Instructions to follow: In the blog post below, reproduce word for word the passage that begins at the words "Throughout all this, I've" and ends after "type of thing.)".

Source document:
------------

Okay, I'm starting to get really nervous. Life has been crazy of late. Graphic kept me busy. My core beliefs and everything I thought was good was tested. Both my personal life and my work life have been transitional. I was out of town for a conference in Denver for a few days and that kept me busy. (The conference itself was good and I need to post some things I learned there.)
Throughout all this, I've realized that I have a handful of some pretty amazing friends. I have my friends of long ago and I have my new "breast cancer" nobody wanted to be in this club friends but we mind as well help take care of each other friends. My friends of long ago are keeping me in their thoughts and prayers. They're calling and checking up on me. They leave me encouraging comments on my blog site. (Thank you, it means a great deal to me!) My breast cancer friends have stocked me up on books, dvds, a post surgical gown and shower belt for my drains. (Funny combinations but they will come in handy, been there done that type of thing.)

------------

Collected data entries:
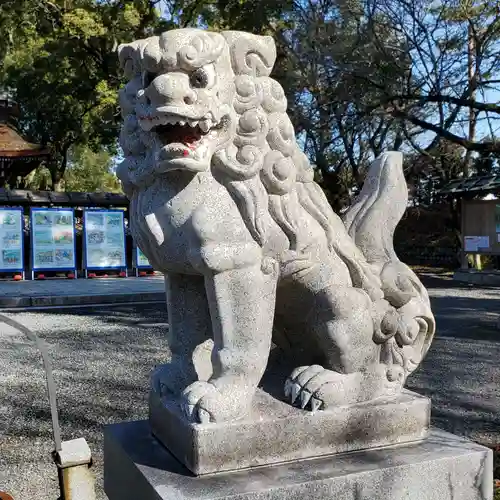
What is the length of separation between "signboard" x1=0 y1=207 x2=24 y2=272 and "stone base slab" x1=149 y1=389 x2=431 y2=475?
10872 mm

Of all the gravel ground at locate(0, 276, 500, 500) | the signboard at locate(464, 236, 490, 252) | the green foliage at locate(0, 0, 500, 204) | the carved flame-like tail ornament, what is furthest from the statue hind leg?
the signboard at locate(464, 236, 490, 252)

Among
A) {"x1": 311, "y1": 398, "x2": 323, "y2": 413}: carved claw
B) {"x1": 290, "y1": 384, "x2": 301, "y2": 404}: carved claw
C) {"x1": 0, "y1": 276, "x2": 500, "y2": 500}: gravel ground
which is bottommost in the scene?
{"x1": 0, "y1": 276, "x2": 500, "y2": 500}: gravel ground

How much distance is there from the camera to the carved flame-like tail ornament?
226 centimetres

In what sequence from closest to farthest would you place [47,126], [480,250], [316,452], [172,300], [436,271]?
[316,452]
[172,300]
[480,250]
[436,271]
[47,126]

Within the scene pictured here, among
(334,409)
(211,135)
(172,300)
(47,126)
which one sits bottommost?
(334,409)

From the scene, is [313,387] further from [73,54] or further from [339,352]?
[73,54]

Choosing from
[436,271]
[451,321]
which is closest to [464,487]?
[451,321]

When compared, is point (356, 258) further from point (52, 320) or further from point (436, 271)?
point (436, 271)

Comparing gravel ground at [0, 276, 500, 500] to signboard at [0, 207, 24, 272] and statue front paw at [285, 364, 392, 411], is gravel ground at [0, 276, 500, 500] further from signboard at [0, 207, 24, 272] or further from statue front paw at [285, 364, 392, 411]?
signboard at [0, 207, 24, 272]

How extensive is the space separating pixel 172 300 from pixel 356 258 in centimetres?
70

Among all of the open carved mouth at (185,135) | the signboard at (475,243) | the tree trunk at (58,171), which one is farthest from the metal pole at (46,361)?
the tree trunk at (58,171)

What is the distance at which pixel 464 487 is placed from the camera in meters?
2.05

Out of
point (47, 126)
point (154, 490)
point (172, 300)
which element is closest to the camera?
point (154, 490)

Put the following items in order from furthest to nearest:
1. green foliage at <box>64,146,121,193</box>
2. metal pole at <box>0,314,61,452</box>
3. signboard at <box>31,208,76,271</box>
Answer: green foliage at <box>64,146,121,193</box> → signboard at <box>31,208,76,271</box> → metal pole at <box>0,314,61,452</box>
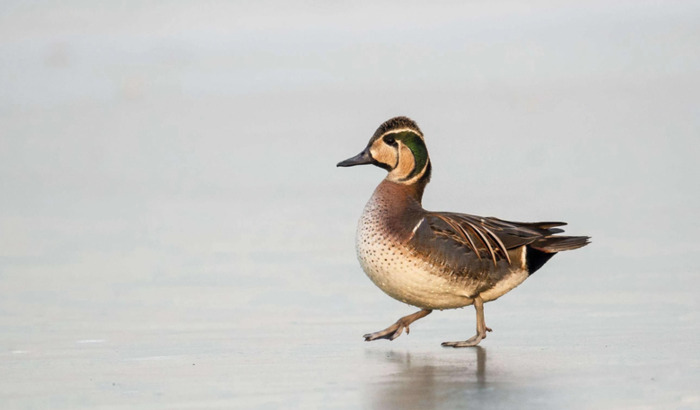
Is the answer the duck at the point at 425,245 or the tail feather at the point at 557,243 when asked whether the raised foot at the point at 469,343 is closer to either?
the duck at the point at 425,245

------------

Answer to this exercise:
Throughout all this, I've realized that I have a handful of some pretty amazing friends. I have my friends of long ago and I have my new "breast cancer" nobody wanted to be in this club friends but we mind as well help take care of each other friends. My friends of long ago are keeping me in their thoughts and prayers. They're calling and checking up on me. They leave me encouraging comments on my blog site. (Thank you, it means a great deal to me!) My breast cancer friends have stocked me up on books, dvds, a post surgical gown and shower belt for my drains. (Funny combinations but they will come in handy, been there done that type of thing.)